Autre pêché mignon : les insectes, dont la chasse nous donne un rôle crucial dans l’écosystème. Mais certaines d’entre-nous sont végétariennes ou même cultivent des champignons ou des pucerons sur les plantes et prélèvent leur miellat contre une protection vis-à-vis de leurs prédateurs.
Pourquoi m'a-t-on étudiée ?
On m’étudie, car les scientifiques sont curieux de savoir comment moi et mon espèce, nous nous organisons socialement et comment fonctionne notre réseau.
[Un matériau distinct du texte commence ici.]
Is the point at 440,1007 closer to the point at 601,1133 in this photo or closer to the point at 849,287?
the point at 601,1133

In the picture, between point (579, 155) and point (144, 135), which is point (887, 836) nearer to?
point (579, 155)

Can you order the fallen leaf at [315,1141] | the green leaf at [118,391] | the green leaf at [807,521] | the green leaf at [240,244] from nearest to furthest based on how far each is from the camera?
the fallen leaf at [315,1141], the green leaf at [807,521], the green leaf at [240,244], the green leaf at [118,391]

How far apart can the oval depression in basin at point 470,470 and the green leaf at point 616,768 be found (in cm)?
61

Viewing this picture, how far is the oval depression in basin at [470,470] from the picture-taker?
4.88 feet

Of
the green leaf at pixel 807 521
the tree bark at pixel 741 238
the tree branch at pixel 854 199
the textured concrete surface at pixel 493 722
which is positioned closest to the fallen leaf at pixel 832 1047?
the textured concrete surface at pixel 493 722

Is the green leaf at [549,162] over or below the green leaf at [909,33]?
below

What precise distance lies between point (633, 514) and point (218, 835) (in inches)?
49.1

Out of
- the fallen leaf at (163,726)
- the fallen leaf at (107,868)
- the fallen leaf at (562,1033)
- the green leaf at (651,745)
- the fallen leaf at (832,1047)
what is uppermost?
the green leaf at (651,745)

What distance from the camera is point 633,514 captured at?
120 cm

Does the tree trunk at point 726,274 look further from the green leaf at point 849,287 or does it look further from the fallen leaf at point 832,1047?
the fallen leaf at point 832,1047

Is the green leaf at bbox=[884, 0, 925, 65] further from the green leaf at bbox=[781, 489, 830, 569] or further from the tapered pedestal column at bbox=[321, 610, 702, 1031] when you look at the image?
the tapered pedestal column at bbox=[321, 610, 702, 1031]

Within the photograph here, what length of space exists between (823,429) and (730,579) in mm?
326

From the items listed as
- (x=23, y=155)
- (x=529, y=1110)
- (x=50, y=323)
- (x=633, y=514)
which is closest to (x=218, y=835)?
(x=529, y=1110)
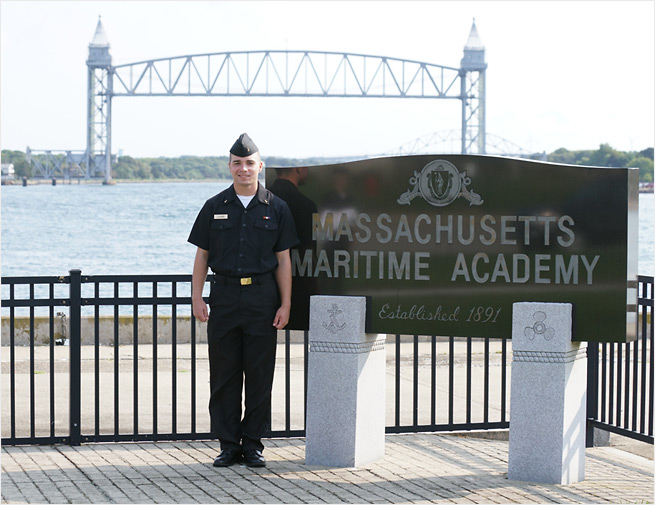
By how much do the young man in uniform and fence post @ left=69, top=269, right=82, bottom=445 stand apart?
1.07 metres

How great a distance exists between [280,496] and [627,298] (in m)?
2.19

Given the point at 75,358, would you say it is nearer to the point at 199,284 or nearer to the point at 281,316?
the point at 199,284

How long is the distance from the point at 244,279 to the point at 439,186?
1279 mm

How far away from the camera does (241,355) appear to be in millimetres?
6816

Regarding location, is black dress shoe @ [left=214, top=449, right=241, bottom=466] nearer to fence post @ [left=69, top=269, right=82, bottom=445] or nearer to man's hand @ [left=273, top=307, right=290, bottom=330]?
man's hand @ [left=273, top=307, right=290, bottom=330]

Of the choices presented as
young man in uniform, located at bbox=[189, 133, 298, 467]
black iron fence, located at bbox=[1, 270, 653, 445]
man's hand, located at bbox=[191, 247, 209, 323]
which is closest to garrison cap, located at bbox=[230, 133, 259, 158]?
young man in uniform, located at bbox=[189, 133, 298, 467]

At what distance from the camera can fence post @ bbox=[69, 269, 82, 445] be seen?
739 cm

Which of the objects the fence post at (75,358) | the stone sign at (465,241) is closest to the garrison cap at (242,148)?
the stone sign at (465,241)

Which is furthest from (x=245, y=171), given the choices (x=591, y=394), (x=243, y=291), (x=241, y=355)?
(x=591, y=394)

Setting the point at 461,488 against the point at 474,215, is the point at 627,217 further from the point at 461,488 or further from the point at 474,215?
the point at 461,488

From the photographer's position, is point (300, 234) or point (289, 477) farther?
point (300, 234)

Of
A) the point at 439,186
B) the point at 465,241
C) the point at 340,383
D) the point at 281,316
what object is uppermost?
the point at 439,186

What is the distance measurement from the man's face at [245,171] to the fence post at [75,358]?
1440 mm

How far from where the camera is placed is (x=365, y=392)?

Les chercheurs veulent également en savoir plus sur notre système de reproduction, notre mécanisme de vieillissement et la diversité de notre longévité. En effet, la théorie de l’Evolution prédit que se reproduire beaucoup et souvent limite la longévité. Or, notre reine est une exception, qui est donc un modèle unique.
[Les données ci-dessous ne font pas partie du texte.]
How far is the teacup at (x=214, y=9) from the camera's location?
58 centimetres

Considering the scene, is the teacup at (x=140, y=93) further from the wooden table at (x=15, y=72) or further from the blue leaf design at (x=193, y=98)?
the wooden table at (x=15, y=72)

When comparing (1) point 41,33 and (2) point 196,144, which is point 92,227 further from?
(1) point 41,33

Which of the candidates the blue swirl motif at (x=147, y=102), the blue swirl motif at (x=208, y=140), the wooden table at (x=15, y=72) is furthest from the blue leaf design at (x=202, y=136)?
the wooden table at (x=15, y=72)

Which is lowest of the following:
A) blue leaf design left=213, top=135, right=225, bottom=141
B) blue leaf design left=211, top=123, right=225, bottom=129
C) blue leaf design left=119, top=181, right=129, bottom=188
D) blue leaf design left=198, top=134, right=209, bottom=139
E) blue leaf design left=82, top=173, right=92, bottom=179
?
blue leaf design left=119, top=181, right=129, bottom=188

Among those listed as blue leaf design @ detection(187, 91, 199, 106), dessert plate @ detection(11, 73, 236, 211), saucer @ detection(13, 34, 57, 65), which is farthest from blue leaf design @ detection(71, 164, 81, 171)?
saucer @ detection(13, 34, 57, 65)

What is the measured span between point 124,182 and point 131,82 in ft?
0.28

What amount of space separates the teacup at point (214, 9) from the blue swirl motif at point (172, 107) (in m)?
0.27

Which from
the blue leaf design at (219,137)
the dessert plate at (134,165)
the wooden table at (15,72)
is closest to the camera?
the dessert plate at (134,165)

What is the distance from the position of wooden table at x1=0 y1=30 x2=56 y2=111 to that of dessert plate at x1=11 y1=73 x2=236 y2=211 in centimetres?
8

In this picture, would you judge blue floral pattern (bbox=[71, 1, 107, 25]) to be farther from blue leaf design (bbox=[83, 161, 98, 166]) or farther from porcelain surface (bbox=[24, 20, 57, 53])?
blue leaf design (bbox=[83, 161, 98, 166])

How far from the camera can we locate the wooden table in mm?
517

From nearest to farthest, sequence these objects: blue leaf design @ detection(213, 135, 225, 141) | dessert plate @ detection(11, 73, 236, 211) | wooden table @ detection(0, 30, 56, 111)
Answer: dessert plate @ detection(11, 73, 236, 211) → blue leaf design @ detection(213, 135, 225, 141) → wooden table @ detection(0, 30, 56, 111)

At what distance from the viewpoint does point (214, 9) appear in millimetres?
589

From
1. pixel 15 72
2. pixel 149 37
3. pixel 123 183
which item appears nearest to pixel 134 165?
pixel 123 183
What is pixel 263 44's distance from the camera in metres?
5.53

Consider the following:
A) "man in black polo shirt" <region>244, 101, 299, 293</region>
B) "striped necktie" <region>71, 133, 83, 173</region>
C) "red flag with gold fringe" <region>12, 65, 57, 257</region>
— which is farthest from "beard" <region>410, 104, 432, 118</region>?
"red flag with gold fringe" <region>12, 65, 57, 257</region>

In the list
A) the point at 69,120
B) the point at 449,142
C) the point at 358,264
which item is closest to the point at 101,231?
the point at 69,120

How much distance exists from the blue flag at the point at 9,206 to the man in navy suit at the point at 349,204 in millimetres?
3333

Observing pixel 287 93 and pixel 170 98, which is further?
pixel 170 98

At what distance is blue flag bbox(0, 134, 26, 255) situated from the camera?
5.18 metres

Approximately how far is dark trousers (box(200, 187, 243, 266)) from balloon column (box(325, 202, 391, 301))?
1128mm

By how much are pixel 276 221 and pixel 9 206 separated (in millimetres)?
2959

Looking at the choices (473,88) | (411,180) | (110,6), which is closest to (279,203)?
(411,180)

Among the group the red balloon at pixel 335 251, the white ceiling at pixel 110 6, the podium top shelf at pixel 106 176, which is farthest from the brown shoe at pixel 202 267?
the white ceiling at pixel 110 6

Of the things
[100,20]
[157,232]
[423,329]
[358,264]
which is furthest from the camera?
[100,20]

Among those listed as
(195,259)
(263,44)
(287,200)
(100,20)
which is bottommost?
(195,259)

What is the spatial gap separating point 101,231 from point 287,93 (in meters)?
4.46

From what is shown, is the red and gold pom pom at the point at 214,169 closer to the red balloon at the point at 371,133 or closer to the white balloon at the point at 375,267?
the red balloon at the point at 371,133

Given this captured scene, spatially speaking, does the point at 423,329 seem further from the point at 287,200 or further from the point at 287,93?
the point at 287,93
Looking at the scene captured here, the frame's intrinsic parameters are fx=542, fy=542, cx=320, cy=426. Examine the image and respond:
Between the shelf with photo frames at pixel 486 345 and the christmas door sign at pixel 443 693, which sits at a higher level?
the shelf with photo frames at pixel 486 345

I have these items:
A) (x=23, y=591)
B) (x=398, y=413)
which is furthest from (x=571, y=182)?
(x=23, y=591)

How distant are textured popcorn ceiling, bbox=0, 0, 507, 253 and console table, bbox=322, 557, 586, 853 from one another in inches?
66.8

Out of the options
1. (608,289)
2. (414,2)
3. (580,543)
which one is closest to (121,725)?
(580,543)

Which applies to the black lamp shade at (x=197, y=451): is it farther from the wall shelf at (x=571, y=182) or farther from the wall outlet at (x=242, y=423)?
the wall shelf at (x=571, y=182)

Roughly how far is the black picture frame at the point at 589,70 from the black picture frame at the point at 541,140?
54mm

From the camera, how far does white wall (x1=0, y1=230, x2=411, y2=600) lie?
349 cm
Chez nous les fourmis, il y a ce qu’on appelle un système immunitaire social
Parmi les découvertes, il y a le fait que chez nous les fourmis, il y a ce qu’on appelle un système immunitaire social. La reine n’est jamais exposée aux pathogènes extérieurs, car notre fonctionnement passe par tout un réseau social qui la protège. Elle n’a donc pas besoin d’investir de l’énergie dans son système immunitaire. Cela pourrait expliquer sa longévité. Cette découverte peut également avoir un intérêt quand on essaie d’imaginer un système d’organisation d'hôpital qui viserait à éloigner les pathogènes des patients, tout comme nous les éloignons de nos reines.
Mais pour aller plus loin, il faudra mieux comprendre nos organisations sociales et avoir recours à des mesures invasives pour analyser ce qu’il y a en nous et qui explique nos longévités contrastées entre ouvrières et reines, alors que nous partageons les mêmes gènes entre mères et sœurs…
Etudier les fourmis de façon invasive, un acte acceptable ?
Dans le monde de la recherche, les comités d'éthique sont des instances de réflexion essentielles qui attirent l'attention des personnels de recherche et de direction sur les dimensions éthiques et sociétales de leurs recherches. Au sein du CNRS, il y a un comité d’éthique appelé le Comets. L’IPHC, comme toutes les unités du CNRS, doit se conformer aux décisions appliquées par ce comité, et aux autorisations d’expérimenter délivrées par le Ministère français de lʼenseignement supérieur, de la recherche et de lʼinnovation, garantissant ainsi la sécurité et l’éthique des projets menés, notamment ceux impliquant des expériences sur des animaux.
Si aujourd’hui, il est acceptable d’étudier les fourmis de façon invasive afin d’analyser leur mécanisme de survie et de vieillissement, ce ne sera peut-être plus automatique demain. La recherche est un monde vivant lui-aussi, qui évolue avec les considérations sociétales.
La série si j'étais
Dans le cadre d'un atelier de vulgarisation scientifique, des étudiantes et des étudiants sont partis à la rencontre de chercheuses et de chercheurs. Objectif : rédiger un article destiné à présenter un sujet d’étude scientifique et le faire parler à la première personne du singulier.